“In my mad, presumptuous folly, Joan!”
“And it was overheard; the man heard all. He did not understand—how should he? His vile mind grasped at other meanings. He went down to Marlbury and to Morchester to make enquiries, to look for an entry in a register that was never made. He went to General Bartholomew and then Cornbridge, where he saw Lady Linden, and heard from her all that she had to tell, and then—then he came to me. He told me that he knew the truth, and that if I would marry him he would forgive—forgive everything!”
Hugh Alston said nothing. He sat with his big hands gripped hard, and thinking of Philip Slotman a red fury passed like a mist before his eyes.
“I told him to go, and then came a letter from him, a friendly letter, a letter that could not cause him any trouble. He assured me of his friendship and of his—silence, you understand, his silence—and asked me as a friend to lend him three thousand pounds. It was blackmail—oh, I knew that. I hesitated, and did not know what to do. There was none to whom I could turn—no one. I had no friend. Helen Everard is only a friend of a few short weeks. I felt that I could not go to her, I felt somehow that she would never understand. And then—then at last, because, I suppose, I am a woman and therefore a coward, and because I was so alone—so helpless—I sent the money.”
“Oh, that I—”
“Remember,” she said, “remember I had written to you, asking your help.
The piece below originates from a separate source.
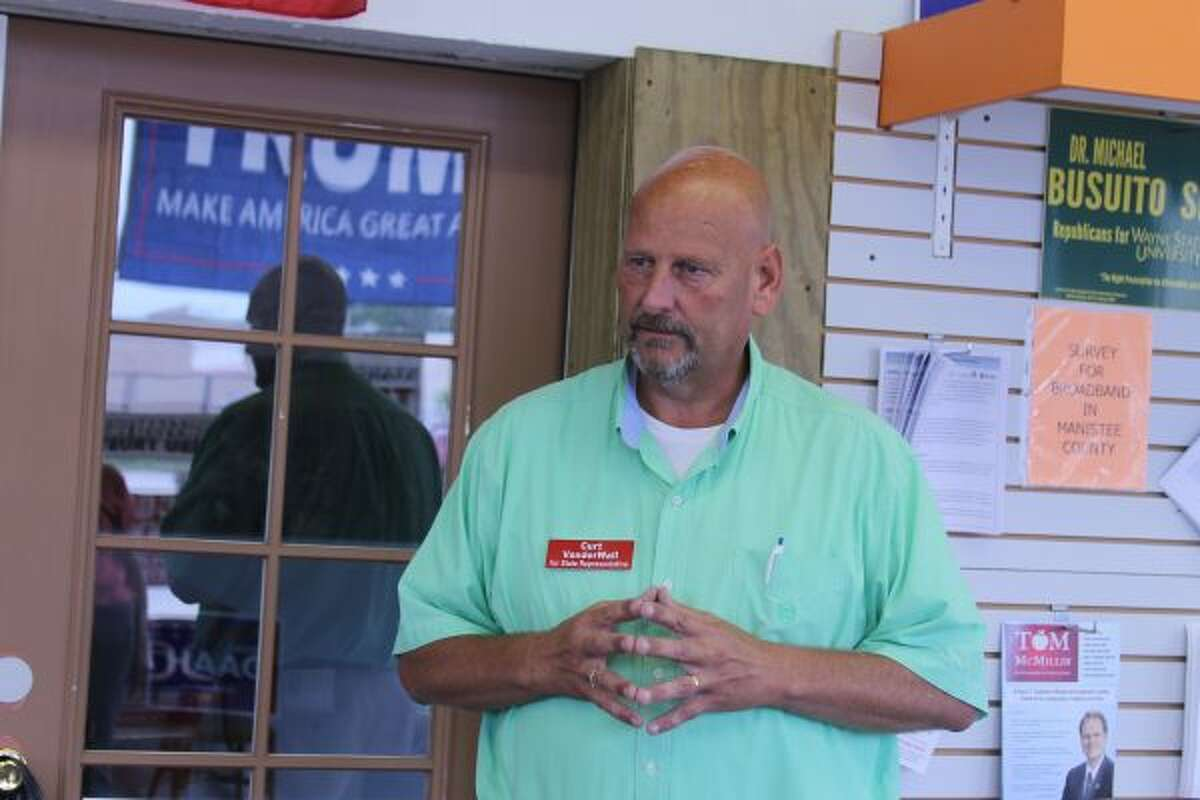 101st District House of Representatives Republican candidate Curt VanderWall spoke to constituents and answered their questions Friday during the opening of the Manistee County Republicans office on Cypress Street. (Sean Bradley/News Advocate)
I had waited days, and no answer had come. I had no right to believe that I could ask your help.”
“Joan, Joan, didn’t you know that you could? Have you forgotten what I told you once—that stands true to-day as then, will stand true to the last hour of my life. I have brought shame and misery on you, God forgive me—yet unintentionally, Joan.” He leaned forward, and grasped at her hand and held it, though she would have drawn it free of him. “I told you that I loved you that night. I love you now—my love for you gives me the right to protect you!”
“You have no rights, no rights,” she said, and drew her hand away.
“Because you will not give me those rights. I asked you to marry me once. I came to you, thinking in my small soul that I was doing a fine thing, offering atonement—my—my very words, atonement—for the evil I had unwittingly done. And you refused to accept the prize!” He laughed bitterly. “You refused with scorn, just scorn, Joan. You made me realise that I had but added to my offence. I—I to offer you marriage, in my lordly way, when I should have sued on my knees to you for forgiveness, as I would sue now, humbly and contritely, offering love and love alone—love and worship and service to the end of my days, as please Heaven I shall sue, Joan.”
“You cannot!” she said quietly. “You cannot, and if you should, the answer will be the same, as then!”